**** TRECHO DO DOCUMENTO ****

Como as nossas escolhas afetam não somente a nossa própria vida, mas também a vida de todos aqueles ao nosso redor, para Sartre tudo que fazemos ganha um peso maior. Isso gera uma grande responsabilidade que, por sua vez, gera grande angústia também. Ao tomarmos a consciência de que nossas deliberações individuais afetam não somente o nosso destino, nós entendemos também que, embora tenhamos a liberdade para definir nossos próprios caminhos, ainda assim, somos os únicos responsáveis pelos impactos destas decisões também na vida dos outros.

Logo, esta responsabilidade torna a liberdade algo angustiante para o homem, pois ao mesmo tempo em que nós queremos ser os senhores de nossas ações, também não queremos que o ato de decidir se torne um fator a mais de sofrimento. Contudo, quem de nós pode negar sua própria angústia? Ou quem pode ignorar que sentindo, não sente um completo mal-estar quando está angustiado? Precisamos, na verdade, aprender a aprender com ela!

Por isso, acredito que ao mesmo tempo em que nossas escolhas podem nos trazer preocupação e inquietude, que não podemos nos furtar desta parte importante de nossa existência. Ainda que a responsabilidade seja pesada, decidir também é a forma que temos de nos libertar das nossas angústias e de seguir adiante sem elas. E mesmo que, mais à frente, surjam novos focos de sofrimento, a vida é feita de ciclos. Precisamos, então, buscar avançar e evoluir sempre um pouco mais a cada nova transformação, consciente ou inconsciente, que passamos.

Falo isso porque, com certeza, suas angústias de hoje não são as mesmas de 10 ou 20 anos atrás. Você mudou e suas dúvidas, certezas e pesares mudaram também. Foram estas inquietações que te trouxeram aqui ou mesmo que te limitaram em alguns momentos. Contudo, a angústia tem uma capacidade universal de sempre nos levar a uma ação, pois o ser humano faz tudo para não sofrer e, sofrendo, busca sempre uma forma de amenizar ou eliminar seu padecimento.

Claro, nem sempre tomamos as melhores decisões ou escolhemos o “remédio certo”. Ainda assim, a grande verdade é que, de uma forma ou de outra, o que todos nós queremos na realidade é curar a nossa dor. Álcool, drogas, remédios, comida, compras, sexo e jogos; são exemplos das válvulas de escape que também usamos para aliviar as nossas angústias. E para não enveredarmos por caminhos tortuosos como estes, é que o autoconhecimento se faz um elemento-chave para aprendermos a conviver com nossas dores, sem que elas tomem de conta da nossa vida e destruam a nossa essência.

**** DADOS REGISTRADOS ****

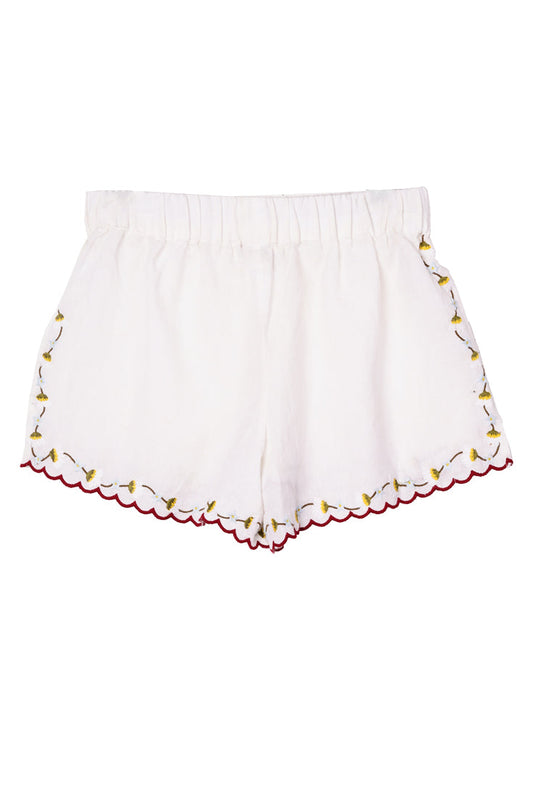 Joska Shorts
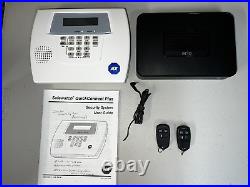 ADT Pulse Home Security System Package-LOOK! NICE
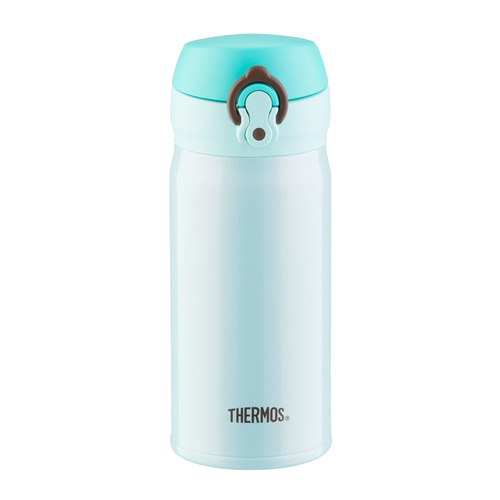 фото Термос thermos jnl-352-sky ss, 0.35л, ментоловый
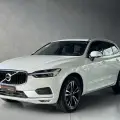 VOLVO XC60 2.0 T5 GASOLINA MOMENTUM AWD GEARTRONIC VOLVO XC60 2.0 T5 GASOLINA MOMENTUM AWD GEARTRONIC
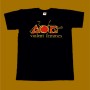VIOLENT FEMMES T-SHIRT - HALLOWED GROUND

****

● **LISTA DE ATIVIDADES**
#1 No texto sobre a angústia, reproduza a passagem que se inicia nas palavras "Por isso, acredito" e termina após "inconsciente, que passamos.", substituindo "responsabilidade" por "obrigação".
#2 Enumere todas as válvulas de escape que o texto sobre a angústia cita como exemplos.
#3 Verifique se cada afirmação concorda com o texto sobre a angústia e responda sim ou não, citando as palavras decisivas: (a) as angústias de hoje são as mesmas de 10 ou 20 anos atrás; (b) a vida é feita de ciclos; (c) o autoconhecimento é um elemento-chave para conviver com as próprias dores.
Utilize apenas o texto sobre a angústia como fonte.

● **SOLUÇÕES DO EXERCÍCIO**
#1
Por isso, acredito que ao mesmo tempo em que nossas escolhas podem nos trazer preocupação e inquietude, que não podemos nos furtar desta parte importante de nossa existência. Ainda que a obrigação seja pesada, decidir também é a forma que temos de nos libertar das nossas angústias e de seguir adiante sem elas. E mesmo que, mais à frente, surjam novos focos de sofrimento, a vida é feita de ciclos. Precisamos, então, buscar avançar e evoluir sempre um pouco mais a cada nova transformação, consciente ou inconsciente, que passamos.

#2 Álcool, drogas, remédios, comida, compras, sexo e jogos.

#3
(a) Não: "suas angústias de hoje não são as mesmas de 10 ou 20 anos atrás".
(b) Sim: "a vida é feita de ciclos".
(c) Sim: "o autoconhecimento se faz um elemento-chave para aprendermos a conviver com nossas dores".